__INFORMATION PROVIDED__
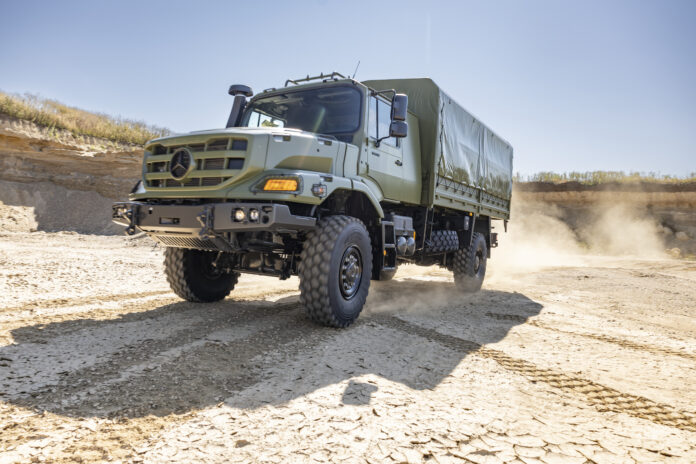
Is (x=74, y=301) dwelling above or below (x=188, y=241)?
below

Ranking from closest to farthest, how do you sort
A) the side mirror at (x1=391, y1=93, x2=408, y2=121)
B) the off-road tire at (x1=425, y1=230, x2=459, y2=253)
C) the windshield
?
the side mirror at (x1=391, y1=93, x2=408, y2=121) < the windshield < the off-road tire at (x1=425, y1=230, x2=459, y2=253)

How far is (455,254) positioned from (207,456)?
7.63 m

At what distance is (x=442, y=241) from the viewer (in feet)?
26.9

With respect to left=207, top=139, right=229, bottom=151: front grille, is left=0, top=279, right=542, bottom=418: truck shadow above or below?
below

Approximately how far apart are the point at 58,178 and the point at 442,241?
633 inches

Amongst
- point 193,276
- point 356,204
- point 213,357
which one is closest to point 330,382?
point 213,357

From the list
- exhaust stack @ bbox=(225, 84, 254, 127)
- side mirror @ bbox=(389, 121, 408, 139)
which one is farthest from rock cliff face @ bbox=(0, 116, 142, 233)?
side mirror @ bbox=(389, 121, 408, 139)

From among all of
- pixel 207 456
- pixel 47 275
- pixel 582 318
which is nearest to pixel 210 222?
pixel 207 456

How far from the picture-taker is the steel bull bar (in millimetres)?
4336

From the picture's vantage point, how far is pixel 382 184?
20.0 feet

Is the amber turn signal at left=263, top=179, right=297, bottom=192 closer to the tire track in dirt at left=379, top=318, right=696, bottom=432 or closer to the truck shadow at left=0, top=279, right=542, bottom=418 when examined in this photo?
the truck shadow at left=0, top=279, right=542, bottom=418

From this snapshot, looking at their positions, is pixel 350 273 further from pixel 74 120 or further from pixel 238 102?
pixel 74 120

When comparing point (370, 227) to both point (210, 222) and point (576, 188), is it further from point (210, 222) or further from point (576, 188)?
point (576, 188)

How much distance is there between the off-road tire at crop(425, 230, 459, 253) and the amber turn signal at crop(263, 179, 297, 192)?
149 inches
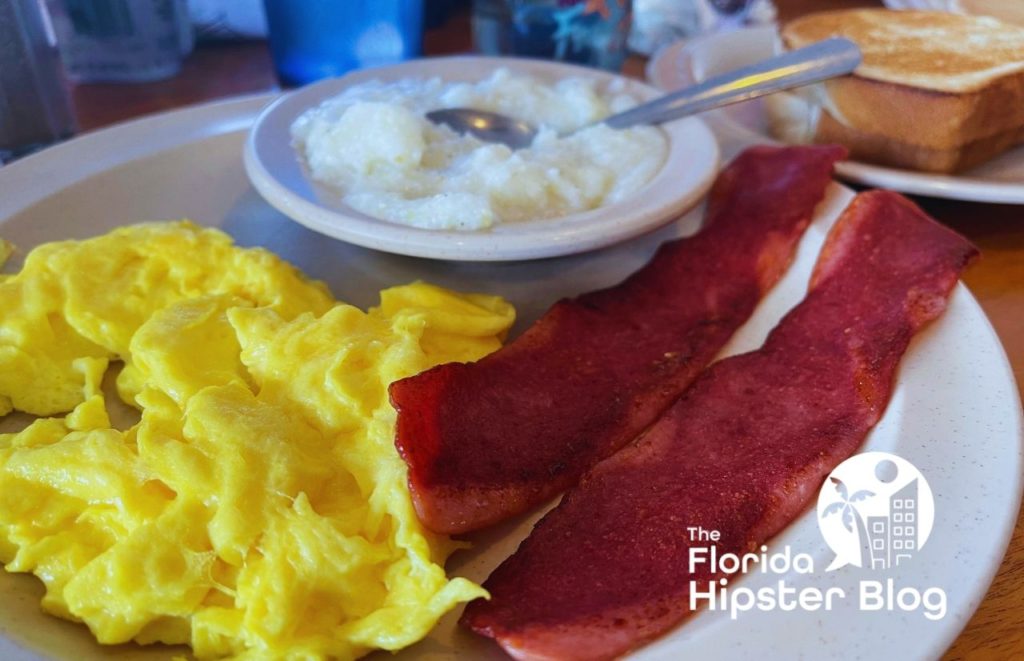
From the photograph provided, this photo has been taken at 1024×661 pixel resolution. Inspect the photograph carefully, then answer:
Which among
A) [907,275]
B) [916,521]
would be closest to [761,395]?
[916,521]

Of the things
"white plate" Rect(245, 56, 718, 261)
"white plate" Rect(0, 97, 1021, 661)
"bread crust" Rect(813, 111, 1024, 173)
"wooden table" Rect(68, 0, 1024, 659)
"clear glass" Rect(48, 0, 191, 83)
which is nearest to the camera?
"white plate" Rect(0, 97, 1021, 661)

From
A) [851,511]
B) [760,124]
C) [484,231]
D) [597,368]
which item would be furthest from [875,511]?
[760,124]

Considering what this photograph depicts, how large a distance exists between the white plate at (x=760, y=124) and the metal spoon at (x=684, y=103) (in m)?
0.23

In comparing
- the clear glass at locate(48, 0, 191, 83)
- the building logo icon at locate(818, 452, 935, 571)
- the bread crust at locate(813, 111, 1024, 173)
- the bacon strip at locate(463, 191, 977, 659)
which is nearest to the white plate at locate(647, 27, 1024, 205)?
the bread crust at locate(813, 111, 1024, 173)

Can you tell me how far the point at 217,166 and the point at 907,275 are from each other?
1.56 m

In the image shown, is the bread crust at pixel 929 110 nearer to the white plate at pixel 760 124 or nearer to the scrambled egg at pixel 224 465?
the white plate at pixel 760 124

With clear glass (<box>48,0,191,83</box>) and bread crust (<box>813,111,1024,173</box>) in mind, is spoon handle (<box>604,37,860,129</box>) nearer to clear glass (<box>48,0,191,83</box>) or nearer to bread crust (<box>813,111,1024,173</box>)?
bread crust (<box>813,111,1024,173</box>)

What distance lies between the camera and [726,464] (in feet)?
3.80

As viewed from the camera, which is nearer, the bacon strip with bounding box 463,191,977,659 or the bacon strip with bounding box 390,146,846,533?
the bacon strip with bounding box 463,191,977,659

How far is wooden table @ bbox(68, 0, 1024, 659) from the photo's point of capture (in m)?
1.03

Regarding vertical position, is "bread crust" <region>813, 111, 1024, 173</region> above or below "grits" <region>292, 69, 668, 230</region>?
below

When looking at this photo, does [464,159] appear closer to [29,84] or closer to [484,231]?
[484,231]

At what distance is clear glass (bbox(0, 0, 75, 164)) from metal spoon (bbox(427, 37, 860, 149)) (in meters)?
0.98

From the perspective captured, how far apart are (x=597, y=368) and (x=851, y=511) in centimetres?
46
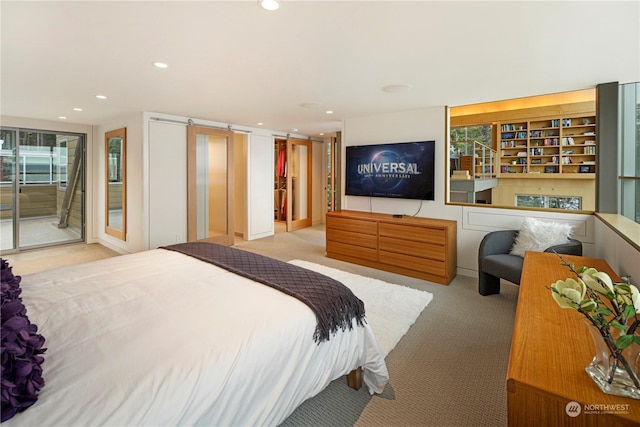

__WORK TO COMPLETE__
Rewrite the records from the line containing "With clear glass" through the end of the records, replacing "camera" with "lens" and keeping everything else the same. Leave out the pictures.

__COMPLETED EXERCISE__
With clear glass (<box>48,0,191,83</box>) and bread crust (<box>813,111,1024,173</box>) in mind, is spoon handle (<box>604,37,860,129</box>) nearer to clear glass (<box>48,0,191,83</box>) or nearer to bread crust (<box>813,111,1024,173</box>)?
bread crust (<box>813,111,1024,173</box>)

What distance lies between the lens and [726,464] (in feet)?
3.80

As viewed from the lens, which is nearer, the bacon strip with bounding box 463,191,977,659 or the bacon strip with bounding box 390,146,846,533?
the bacon strip with bounding box 463,191,977,659

How far is wooden table @ bbox(68, 0, 1024, 659) from the photo's point of capture (in m)?
1.03

Regarding vertical position, is "bread crust" <region>813, 111, 1024, 173</region> above or below "grits" <region>292, 69, 668, 230</region>?
below

When looking at this photo, does [464,159] appear closer to [29,84] or closer to [484,231]?
[484,231]

At what distance is clear glass (bbox(0, 0, 75, 164)) from metal spoon (bbox(427, 37, 860, 149)) (in meters)?
0.98

From the perspective captured, how far apart are (x=597, y=368) and (x=851, y=511) in centimetres?
46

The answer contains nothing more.